_SET EXERCISE A_. In the entries, copy exactly the lines between the one containing "How far are" and the one containing "6339 millimetres", inclusive.

The Tribunal’s decision and reasons

  1. The Tribunal found that Mr Zaki and Ms Rose were validly married for the purposes of s.5F(2)(a). However, on the evidence before it the Tribunal was not satisfied that at the time Mr Zaki made his application and at the time it made its decision he and Ms Rose were in a spousal relationship. It therefore concluded that Mr Zaki did not meet cls.820.211(2) and 820.221 and affirmed the delegate’s decision to refuse him a visa.

  2. In reaching its conclusion the Tribunal considered the evidence Mr Zaki had provided in relation to the financial aspects of his relationship with Ms Rose.  The Tribunal found that Mr Zaki and Ms Rose had provided little information about how they managed their combined resources for their everyday living expenses.  In that regard:

    a)the Tribunal accepted that a marriage might sometimes have periods of conflict and separation but it found that if there was an ongoing commitment there would have been evidence of how Mr Zaki supported Ms Rose and Ms Rose’s daughter.  It noted that while many written and verbal assertions had been made about how Mr Zaki and Ms Rose supported each other financially, little evidence had been provided to support those assertions;

    b)the Tribunal noted that even though Mr Zaki had been unable to work for some time, he had several family members in Australia and could have provided evidence of the support he received from them.  It further noted that Mr Zaki had worked at some point and that Ms Rose presumably received a Centrelink income in relation to Ms Rose’s daughter and yet they had not provided evidence that they had pooled their income for their mutual benefit;

    c)the Tribunal noted that it drew no adverse inference from the fact that Mr Zaki and Ms Rose were unable to purchase a home or other major assets together.  However, it found that an inability to purchase a home would not have prevented them from demonstrating that Mr Zaki had made significant financial contributions to their joint households and to the separate household maintained by Ms Rose and her daughter.  The Tribunal noted that Mr Zaki had provided evidence of rental agreements he and Ms Rose had entered into but it found that they did not demonstrate the source of the rental funds; and

    d)the Tribunal also noted the evidence indicating that Mr Zaki did not financially contribute to Ms Rose’s daughter’s education because she held a legacy from her late father.  In those circumstances, the Tribunal found that Mr Zaki played a limited role, if any, by way of financial or emotional support to Ms Rose and her daughter.

_DATASET ROWS_.

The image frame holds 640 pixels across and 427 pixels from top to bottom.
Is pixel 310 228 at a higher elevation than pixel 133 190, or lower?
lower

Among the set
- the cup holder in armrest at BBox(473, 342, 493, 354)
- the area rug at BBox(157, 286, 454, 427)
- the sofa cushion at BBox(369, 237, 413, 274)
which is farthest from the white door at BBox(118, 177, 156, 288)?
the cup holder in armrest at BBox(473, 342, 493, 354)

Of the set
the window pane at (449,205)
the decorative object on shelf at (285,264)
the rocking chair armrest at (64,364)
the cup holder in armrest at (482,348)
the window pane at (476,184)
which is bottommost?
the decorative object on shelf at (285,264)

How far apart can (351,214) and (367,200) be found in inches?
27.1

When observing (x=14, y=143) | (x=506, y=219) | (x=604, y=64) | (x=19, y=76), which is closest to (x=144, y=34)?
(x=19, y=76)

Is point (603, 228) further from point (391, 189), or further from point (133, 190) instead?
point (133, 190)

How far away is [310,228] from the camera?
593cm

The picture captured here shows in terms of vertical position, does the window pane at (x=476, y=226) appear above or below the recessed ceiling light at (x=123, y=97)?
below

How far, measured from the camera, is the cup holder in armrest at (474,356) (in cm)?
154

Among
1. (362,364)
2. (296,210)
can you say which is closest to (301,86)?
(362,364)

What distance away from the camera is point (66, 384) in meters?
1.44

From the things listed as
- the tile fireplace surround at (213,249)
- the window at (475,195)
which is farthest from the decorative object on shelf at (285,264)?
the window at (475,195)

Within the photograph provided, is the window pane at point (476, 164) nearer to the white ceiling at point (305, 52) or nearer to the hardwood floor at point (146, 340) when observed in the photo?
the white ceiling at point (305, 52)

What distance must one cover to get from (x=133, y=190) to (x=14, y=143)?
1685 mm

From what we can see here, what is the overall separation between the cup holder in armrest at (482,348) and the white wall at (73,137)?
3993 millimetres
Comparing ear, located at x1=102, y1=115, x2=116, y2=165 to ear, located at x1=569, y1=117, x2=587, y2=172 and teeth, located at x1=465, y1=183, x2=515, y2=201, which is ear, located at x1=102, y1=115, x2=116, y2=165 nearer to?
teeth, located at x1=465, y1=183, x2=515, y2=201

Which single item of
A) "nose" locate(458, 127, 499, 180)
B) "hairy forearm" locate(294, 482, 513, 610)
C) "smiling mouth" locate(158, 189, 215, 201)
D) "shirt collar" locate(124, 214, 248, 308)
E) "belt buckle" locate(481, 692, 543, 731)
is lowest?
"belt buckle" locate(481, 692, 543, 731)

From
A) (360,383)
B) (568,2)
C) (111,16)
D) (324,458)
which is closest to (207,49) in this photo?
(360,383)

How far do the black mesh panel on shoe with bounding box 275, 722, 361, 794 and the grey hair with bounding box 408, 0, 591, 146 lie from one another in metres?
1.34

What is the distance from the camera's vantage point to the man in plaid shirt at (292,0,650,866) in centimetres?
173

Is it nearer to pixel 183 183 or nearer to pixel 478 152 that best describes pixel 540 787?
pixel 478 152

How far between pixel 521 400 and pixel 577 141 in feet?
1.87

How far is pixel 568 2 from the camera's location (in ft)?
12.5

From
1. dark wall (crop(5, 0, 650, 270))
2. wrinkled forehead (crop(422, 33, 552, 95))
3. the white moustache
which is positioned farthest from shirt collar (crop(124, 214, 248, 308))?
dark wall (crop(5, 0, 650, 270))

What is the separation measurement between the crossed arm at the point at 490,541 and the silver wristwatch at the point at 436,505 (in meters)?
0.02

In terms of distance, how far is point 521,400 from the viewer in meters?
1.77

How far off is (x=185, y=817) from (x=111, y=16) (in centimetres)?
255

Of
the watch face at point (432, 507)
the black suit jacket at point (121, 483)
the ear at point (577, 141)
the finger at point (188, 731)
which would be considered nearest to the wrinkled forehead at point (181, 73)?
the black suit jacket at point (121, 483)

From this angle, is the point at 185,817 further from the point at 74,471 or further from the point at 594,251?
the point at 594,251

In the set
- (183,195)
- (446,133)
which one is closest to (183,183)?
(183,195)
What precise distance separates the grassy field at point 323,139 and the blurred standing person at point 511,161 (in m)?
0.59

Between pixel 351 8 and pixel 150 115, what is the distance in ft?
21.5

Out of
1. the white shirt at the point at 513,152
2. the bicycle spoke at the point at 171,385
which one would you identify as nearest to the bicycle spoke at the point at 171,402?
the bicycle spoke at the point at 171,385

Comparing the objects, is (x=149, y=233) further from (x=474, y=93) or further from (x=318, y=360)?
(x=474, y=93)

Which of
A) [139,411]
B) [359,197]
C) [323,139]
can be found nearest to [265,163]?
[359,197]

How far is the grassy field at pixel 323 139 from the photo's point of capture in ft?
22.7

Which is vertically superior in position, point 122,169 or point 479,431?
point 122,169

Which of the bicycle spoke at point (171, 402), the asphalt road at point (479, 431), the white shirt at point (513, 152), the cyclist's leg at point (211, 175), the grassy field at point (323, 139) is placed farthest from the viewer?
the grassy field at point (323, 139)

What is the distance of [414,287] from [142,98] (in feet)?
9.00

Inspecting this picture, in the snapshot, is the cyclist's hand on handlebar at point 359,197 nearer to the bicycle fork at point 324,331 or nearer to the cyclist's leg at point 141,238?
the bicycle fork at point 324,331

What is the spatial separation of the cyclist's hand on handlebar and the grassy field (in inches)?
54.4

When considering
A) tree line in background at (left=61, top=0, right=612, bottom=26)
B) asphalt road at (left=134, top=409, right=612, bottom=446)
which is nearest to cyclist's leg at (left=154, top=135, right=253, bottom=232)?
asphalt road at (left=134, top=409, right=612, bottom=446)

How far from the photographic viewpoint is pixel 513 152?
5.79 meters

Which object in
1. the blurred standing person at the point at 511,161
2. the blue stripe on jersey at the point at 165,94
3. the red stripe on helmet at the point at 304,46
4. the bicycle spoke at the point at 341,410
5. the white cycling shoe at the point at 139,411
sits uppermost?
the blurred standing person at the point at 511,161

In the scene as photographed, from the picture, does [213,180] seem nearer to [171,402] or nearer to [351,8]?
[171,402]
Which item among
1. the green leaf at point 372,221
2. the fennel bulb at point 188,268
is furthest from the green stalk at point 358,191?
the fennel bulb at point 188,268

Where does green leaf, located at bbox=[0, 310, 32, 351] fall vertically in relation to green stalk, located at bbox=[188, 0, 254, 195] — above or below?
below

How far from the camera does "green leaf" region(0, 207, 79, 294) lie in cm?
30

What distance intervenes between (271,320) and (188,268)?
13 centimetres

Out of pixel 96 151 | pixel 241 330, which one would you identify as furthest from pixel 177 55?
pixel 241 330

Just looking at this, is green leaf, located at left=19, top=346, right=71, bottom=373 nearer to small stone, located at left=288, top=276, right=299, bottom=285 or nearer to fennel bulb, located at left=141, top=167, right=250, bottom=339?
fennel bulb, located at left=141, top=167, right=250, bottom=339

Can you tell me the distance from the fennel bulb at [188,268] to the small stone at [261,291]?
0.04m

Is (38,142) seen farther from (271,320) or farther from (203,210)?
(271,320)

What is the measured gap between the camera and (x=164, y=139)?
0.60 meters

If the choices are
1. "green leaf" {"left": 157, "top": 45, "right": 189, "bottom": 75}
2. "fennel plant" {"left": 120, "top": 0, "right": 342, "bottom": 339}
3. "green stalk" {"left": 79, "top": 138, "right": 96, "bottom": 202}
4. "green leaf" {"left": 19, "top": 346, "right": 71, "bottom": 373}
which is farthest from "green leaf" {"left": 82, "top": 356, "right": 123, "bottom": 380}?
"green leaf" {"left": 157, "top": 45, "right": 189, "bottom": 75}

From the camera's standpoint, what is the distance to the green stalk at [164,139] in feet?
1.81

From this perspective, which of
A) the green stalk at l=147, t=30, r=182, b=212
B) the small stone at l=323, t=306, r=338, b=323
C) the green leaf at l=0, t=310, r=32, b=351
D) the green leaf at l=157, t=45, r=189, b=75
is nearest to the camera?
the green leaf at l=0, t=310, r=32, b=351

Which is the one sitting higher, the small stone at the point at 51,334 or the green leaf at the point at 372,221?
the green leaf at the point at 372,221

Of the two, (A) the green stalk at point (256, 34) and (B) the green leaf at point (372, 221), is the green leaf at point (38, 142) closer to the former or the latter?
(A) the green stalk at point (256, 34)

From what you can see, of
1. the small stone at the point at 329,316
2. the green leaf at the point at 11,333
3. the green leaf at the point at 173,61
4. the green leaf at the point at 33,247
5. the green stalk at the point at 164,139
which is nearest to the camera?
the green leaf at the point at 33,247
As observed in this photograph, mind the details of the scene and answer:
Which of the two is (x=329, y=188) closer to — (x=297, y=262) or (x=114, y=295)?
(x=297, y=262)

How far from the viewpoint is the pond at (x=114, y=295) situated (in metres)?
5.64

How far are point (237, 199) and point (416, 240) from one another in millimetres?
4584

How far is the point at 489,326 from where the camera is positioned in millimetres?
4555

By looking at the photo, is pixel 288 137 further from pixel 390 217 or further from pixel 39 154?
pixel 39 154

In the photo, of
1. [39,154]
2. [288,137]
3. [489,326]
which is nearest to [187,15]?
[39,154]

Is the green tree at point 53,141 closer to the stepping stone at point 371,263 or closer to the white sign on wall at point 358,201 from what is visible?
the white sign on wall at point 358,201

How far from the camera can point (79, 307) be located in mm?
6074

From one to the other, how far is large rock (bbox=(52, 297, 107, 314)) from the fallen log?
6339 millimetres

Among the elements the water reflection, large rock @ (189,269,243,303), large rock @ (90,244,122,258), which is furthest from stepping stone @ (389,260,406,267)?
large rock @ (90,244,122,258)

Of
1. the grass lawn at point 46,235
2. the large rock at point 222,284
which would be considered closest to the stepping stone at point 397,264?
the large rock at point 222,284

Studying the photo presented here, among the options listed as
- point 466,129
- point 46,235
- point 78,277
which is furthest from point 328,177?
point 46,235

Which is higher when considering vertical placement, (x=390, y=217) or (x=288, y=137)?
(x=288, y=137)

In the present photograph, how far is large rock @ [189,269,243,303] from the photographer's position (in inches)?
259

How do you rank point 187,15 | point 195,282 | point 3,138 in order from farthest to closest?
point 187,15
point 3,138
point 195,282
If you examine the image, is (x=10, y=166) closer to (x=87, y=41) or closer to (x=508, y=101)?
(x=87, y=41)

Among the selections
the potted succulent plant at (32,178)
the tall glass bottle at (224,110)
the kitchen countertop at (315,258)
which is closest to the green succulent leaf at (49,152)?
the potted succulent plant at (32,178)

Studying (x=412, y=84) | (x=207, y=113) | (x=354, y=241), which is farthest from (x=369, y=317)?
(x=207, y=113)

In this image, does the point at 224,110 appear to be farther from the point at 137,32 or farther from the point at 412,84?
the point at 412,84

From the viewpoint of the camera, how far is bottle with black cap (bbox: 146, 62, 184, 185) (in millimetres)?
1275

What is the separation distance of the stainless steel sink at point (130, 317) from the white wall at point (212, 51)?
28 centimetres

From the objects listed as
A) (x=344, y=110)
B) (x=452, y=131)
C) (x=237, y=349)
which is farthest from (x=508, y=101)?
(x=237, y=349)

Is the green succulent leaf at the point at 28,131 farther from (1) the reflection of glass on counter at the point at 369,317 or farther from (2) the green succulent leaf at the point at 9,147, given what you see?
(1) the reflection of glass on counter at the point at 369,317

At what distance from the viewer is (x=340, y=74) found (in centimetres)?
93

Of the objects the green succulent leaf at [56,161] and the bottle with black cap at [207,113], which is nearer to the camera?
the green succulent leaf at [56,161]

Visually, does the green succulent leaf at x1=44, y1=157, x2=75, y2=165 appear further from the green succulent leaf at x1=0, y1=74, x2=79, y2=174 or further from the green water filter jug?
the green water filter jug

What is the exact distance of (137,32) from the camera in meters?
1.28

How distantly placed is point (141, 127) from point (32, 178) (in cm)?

_SET EXERCISE B_. Repeat word for word the passage of the tribunal decision between "1. The Tribunal" and "him a visa.", inclusive.

_TASK OUTPUT A_.
How far are point (237, 199) and point (416, 240) from one another in millimetres?
4584

How far is the point at 489,326 from where the camera is positioned in millimetres?
4555

By looking at the photo, is pixel 288 137 further from pixel 390 217 or further from pixel 39 154?
pixel 39 154

In the photo, of
1. [39,154]
2. [288,137]
3. [489,326]
which is nearest to [187,15]?
[39,154]

Is the green tree at point 53,141 closer to the stepping stone at point 371,263 or closer to the white sign on wall at point 358,201 from what is visible?
the white sign on wall at point 358,201

How far from the camera can point (79, 307) be located in mm?
6074

From one to the other, how far is large rock (bbox=(52, 297, 107, 314)) from the fallen log?
6339 millimetres

_TASK OUTPUT B_.
1. The Tribunal found that Mr Zaki and Ms Rose were validly married for the purposes of s.5F(2)(a). However, on the evidence before it the Tribunal was not satisfied that at the time Mr Zaki made his application and at the time it made its decision he and Ms Rose were in a spousal relationship. It therefore concluded that Mr Zaki did not meet cls.820.211(2) and 820.221 and affirmed the delegate’s decision to refuse him a visa.